The atmosphere at a packed Ellis Park, Johannesburg’s 60,000-seat rugby stadium, reflected the scale of victory the African National Congress expects to secure. Leaders of the party that has ruled since the end of apartheid in 1994 say they are confident of repeating the two-thirds majority they won in the last polls five years ago.
Days after the president-in-waiting caused widespread trepidation by suggesting the country’s top court should be more accountable to government, Mr Zuma said: “When we comment on the pace of transformation [from white rule] in the judiciary, it is not because we want to infringe on its independence but seek faster action.”
Such pledges are unlikely to placate those South Africans troubled by the corruption allegations against Mr Zuma that linger despite prosecutors’ recent decision to drop charges against him.

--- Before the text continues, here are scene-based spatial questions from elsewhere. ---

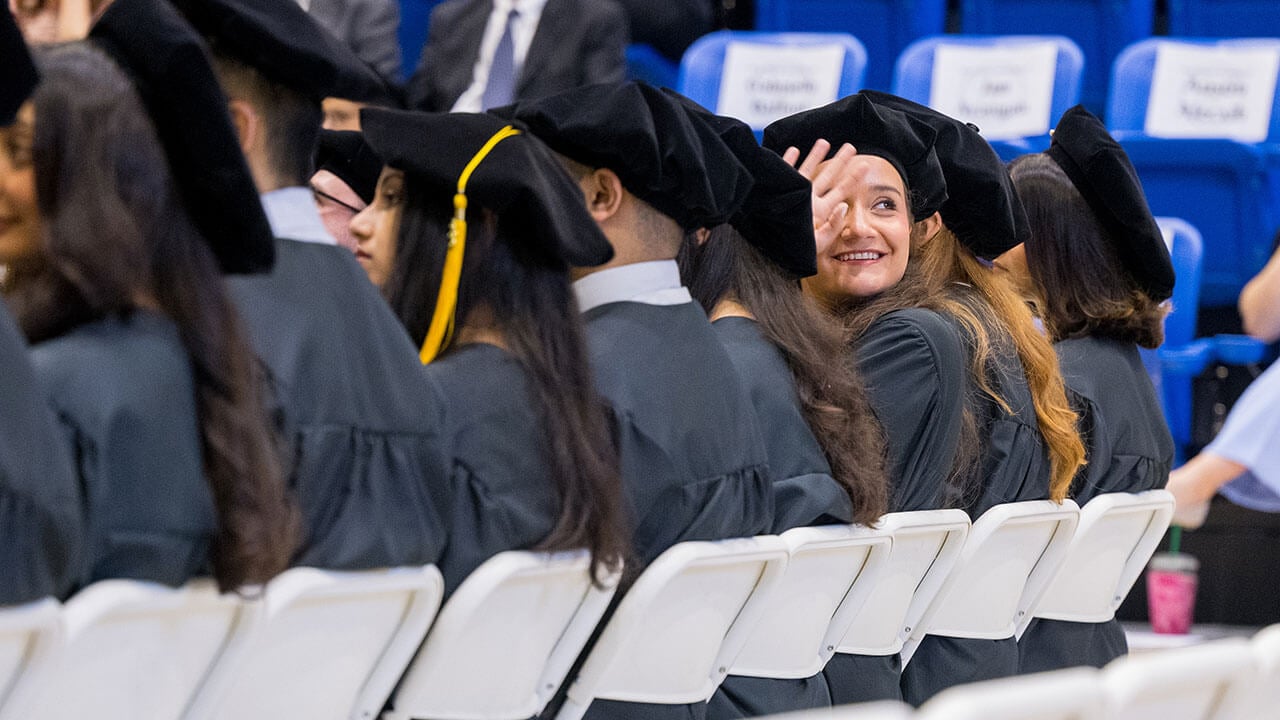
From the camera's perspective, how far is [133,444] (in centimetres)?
191

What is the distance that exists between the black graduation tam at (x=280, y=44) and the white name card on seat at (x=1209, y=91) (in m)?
4.99

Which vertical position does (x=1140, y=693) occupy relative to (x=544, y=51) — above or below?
above

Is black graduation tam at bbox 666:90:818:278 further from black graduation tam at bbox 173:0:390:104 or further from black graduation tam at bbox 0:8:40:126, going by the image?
black graduation tam at bbox 0:8:40:126

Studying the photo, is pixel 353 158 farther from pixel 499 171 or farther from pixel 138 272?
pixel 138 272

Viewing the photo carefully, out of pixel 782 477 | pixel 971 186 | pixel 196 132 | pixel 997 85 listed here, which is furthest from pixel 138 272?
pixel 997 85

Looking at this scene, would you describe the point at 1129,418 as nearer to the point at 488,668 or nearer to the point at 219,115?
the point at 488,668

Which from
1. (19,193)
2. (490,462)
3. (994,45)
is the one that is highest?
(19,193)

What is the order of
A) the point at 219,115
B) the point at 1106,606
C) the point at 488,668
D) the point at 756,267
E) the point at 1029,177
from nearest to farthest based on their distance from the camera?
the point at 219,115, the point at 488,668, the point at 756,267, the point at 1106,606, the point at 1029,177

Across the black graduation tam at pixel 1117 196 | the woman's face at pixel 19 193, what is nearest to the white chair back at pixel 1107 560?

For his delirious fans, who have bought into his pledges to do more to combat stubborn unemployment and poverty, the zenith of a hot afternoon came with a rendition of Bring me my machine gun, the raucous resistance hymn that is Mr Zuma’s anthem.
The performance was only eclipsed by the welcome afforded South Africa’s first black president, who ruled from 1994 to 1999.
Eight months after another rare public appearance at a rally to mark his 90th birthday and 19 years after he walked free from Robben Island following three decades in apartheid prisons, a frail Mr Mandela took a full five minutes to climb the short staircase to the stage, supported by Mr Zuma.
In a pre-recorded message broadcast on huge screens, he told ecstatic crowds to remember the ANC’s “primary task”: “It is to eradicate poverty and ensure a better life for all.”
But even as traditional healers burned herbs to call on Mr Zuma’s ancestors to guide him in leadership, not everyone was ready to celebrate.
Standing at the edge of the Ellis Park turf, Golden Miles Phudu, 48, from Eldorado Park near the vast township of Soweto, wore heavy metal chains around his bare chest and shoulders.
“We are 15 years down the road [from 1994’s first democratic elections]. This country is stinking rich but the majority of our people remain in abject poverty. It is not supposed to be like this.” Only when the country’s wealth was more equitably shared would he remove the chains, Mr Phudu said.